Editor’s Note: This is the first in what will evolve into a series of short, focused articles designed to help users create optimal PDF files — and to understand the various factors involved in doing so.
There’s a persistent myth that PDF files by their very nature are large in size; the fact is that in the majority of cases where file size is a legitimate issue, the result is due to poor authoring techniques, a lack of sufficient user knowledge about pitfalls and/or about what steps can be taken. Shlomo offers some valuable pointers. Watch for future articles in this new Best Practices series — and also, read some of his previous articles published on Planet PDF.
Author’s Note: Over the last few years I have examined countless PDFs available publicly over the Web and from other sources, and I would like to use the Best Practices series to share my insights and recommendations for producing better online/interactive, screen-oriented PDFs. Each article will touch on a specific aspect such as PDF file size, better bookmarks, search function, navigation and layout.
The examples used for this series are taken from the Acrobat 5.0 Help file (Acrohelp.pdf) and the PDF document collection (additional Help files and the SDK documentation) included in the Adobe Acrobat 5 CD — making it easier for readers to open the examples mentioned.
PDF architecture limits PDF file size to approximately 10GB, but reality imposes much more severe limits.
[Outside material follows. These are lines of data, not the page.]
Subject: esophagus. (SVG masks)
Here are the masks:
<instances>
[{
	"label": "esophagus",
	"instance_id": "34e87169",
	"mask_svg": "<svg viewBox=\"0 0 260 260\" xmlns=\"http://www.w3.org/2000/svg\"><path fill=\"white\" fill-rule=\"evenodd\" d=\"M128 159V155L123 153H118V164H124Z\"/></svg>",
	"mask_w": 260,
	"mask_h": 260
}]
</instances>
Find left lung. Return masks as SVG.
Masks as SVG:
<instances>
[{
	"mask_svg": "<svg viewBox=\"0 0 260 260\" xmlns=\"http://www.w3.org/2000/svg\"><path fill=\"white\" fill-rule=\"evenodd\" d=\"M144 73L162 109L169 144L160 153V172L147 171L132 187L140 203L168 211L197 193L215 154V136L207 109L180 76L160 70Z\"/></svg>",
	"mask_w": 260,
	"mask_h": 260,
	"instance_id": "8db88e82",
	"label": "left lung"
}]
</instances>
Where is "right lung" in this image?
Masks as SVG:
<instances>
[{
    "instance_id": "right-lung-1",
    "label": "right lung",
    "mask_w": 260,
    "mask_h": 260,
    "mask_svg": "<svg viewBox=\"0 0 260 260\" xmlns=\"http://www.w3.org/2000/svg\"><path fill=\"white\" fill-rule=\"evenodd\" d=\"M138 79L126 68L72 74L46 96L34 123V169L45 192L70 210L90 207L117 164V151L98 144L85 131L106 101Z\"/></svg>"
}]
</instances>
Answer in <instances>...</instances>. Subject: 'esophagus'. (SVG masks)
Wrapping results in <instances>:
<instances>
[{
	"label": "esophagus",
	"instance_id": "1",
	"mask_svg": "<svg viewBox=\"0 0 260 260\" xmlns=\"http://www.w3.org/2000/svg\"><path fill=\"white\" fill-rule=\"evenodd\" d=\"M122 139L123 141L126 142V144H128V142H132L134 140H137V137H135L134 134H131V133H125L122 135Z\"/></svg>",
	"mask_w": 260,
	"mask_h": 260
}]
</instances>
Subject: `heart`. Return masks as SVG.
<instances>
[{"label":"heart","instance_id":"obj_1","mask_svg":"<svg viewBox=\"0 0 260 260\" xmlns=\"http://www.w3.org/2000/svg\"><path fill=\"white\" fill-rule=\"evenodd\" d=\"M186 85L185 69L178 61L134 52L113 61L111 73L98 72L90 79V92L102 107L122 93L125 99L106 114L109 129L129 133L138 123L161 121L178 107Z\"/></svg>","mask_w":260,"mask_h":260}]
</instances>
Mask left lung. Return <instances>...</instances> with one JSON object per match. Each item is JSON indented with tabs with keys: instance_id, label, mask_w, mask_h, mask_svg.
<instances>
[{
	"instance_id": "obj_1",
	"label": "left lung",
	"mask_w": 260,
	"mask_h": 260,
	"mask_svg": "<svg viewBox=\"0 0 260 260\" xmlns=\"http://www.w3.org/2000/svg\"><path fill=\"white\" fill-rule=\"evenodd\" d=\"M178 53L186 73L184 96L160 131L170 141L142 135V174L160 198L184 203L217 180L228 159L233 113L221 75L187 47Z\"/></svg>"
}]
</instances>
When producing PDF files for high-end press purposes, the highest quality possible is sought, and file size is not an issue. In this context, it usually does not matter whether the PDF for an entire book with some high-resolution images reaches a mammoth 65MB.
But when PDFs are to be viewed online or used interactively, file size is crucial.
Excessively large files will slow down response time, take more time to download, and may cause some Acrobat operations to ‘take forever’ or even to fail. Many different factors can contribute to a PDF file size, depending on the specific content, authoring applications and PDF creators involved. In most cases, it is possible to reduce the file size, sometimes even dramatically, without any loss of functionality.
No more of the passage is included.